Neil Johnson neil.johnson97 at ntlworld.com
Tue Apr 10 20:42:28 CEST 2012


Olivier Gillet wrote:
> The most common approach is to break down the signal into small
> overlapping windows, and perform an analysis on each window
> (assuming that the signal is stationary over the segment) ; but this
> is not the only approach. A very intuitive technique is matching
> pursuit. You have a "dictionary" of reference signals. You search for
> the element the most correlated with your signal, you subtract it,
> and you repeat the procedure on the residual until your residual has
> low energy. If your dictionary contains sustained sine waves, this is
> equivalent to Fourier analysis.

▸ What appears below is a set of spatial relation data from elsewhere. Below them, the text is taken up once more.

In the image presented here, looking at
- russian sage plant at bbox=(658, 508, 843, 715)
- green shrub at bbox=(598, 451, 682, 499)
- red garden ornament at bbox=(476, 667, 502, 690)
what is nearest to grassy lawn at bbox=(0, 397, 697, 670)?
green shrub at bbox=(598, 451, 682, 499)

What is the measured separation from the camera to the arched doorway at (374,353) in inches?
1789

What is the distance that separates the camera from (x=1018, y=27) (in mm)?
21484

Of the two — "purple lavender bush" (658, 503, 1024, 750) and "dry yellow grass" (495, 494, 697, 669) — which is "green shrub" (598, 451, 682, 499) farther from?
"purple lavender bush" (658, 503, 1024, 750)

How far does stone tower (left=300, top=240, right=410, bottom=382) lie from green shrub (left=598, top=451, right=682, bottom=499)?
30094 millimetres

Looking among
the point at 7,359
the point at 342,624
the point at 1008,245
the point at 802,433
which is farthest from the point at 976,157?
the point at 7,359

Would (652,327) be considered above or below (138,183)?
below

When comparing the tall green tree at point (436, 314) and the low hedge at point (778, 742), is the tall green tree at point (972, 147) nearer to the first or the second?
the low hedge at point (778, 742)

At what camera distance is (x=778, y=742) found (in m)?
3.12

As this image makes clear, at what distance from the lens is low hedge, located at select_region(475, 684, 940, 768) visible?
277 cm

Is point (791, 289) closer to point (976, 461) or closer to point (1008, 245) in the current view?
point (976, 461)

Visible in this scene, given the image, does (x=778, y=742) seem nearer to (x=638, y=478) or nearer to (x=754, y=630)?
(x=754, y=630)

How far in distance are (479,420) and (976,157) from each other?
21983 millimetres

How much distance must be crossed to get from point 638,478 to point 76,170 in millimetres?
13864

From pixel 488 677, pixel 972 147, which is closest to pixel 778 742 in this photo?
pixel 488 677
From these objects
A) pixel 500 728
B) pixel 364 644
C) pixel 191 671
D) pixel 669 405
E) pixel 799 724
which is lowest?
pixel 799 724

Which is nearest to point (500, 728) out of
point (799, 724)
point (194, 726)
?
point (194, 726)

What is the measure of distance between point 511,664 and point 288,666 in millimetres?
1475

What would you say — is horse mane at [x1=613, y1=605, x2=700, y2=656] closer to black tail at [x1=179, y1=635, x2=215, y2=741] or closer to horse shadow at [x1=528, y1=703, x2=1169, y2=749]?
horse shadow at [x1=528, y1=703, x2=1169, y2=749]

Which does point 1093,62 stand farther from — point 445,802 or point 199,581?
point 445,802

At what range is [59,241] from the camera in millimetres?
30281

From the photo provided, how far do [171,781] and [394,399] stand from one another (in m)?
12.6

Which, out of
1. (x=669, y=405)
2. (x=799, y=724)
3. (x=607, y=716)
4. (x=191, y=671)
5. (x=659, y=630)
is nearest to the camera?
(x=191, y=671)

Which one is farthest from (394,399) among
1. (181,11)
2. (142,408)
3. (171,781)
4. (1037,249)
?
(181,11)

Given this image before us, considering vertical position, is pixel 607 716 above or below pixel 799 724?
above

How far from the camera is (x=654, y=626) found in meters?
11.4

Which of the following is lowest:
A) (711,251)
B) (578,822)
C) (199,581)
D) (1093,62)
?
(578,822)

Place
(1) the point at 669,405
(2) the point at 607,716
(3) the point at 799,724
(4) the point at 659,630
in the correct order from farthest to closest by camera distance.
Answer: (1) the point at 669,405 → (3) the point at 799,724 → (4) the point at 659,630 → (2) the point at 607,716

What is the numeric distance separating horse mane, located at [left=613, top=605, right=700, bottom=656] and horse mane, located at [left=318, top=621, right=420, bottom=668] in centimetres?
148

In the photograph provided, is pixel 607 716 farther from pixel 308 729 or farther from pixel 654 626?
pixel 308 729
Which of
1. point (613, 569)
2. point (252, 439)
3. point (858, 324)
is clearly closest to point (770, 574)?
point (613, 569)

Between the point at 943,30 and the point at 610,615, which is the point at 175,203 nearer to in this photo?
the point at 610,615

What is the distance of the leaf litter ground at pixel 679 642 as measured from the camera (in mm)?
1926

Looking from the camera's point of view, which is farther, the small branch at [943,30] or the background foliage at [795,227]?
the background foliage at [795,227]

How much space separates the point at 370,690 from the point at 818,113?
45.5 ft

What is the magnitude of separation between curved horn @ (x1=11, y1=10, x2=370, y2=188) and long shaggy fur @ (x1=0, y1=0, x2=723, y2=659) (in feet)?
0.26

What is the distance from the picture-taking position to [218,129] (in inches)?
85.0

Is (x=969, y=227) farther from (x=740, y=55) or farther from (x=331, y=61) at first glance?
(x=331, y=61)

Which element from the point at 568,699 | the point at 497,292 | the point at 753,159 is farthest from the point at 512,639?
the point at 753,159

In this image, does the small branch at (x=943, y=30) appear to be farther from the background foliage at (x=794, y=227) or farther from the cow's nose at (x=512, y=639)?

But you can use clicks, sine waves
> with envelopes, etc, to get a representation more detailed than
> Fourier analysis, and in which most coefficients are null for a large
> palette of audio signals. - it's a bit like trying to approximate a
> song with a simple ROMpler with a programmable envelope generator.
> Hot stuff for low-bitrate coding! See the figures in this:
> http://ismir2008.ismir.net/papers/ismir2008_261.pdf

This sounds a bit like CELP as used in mobile phones for example.  Just
replace "element" with "codebook" and the similarity is there.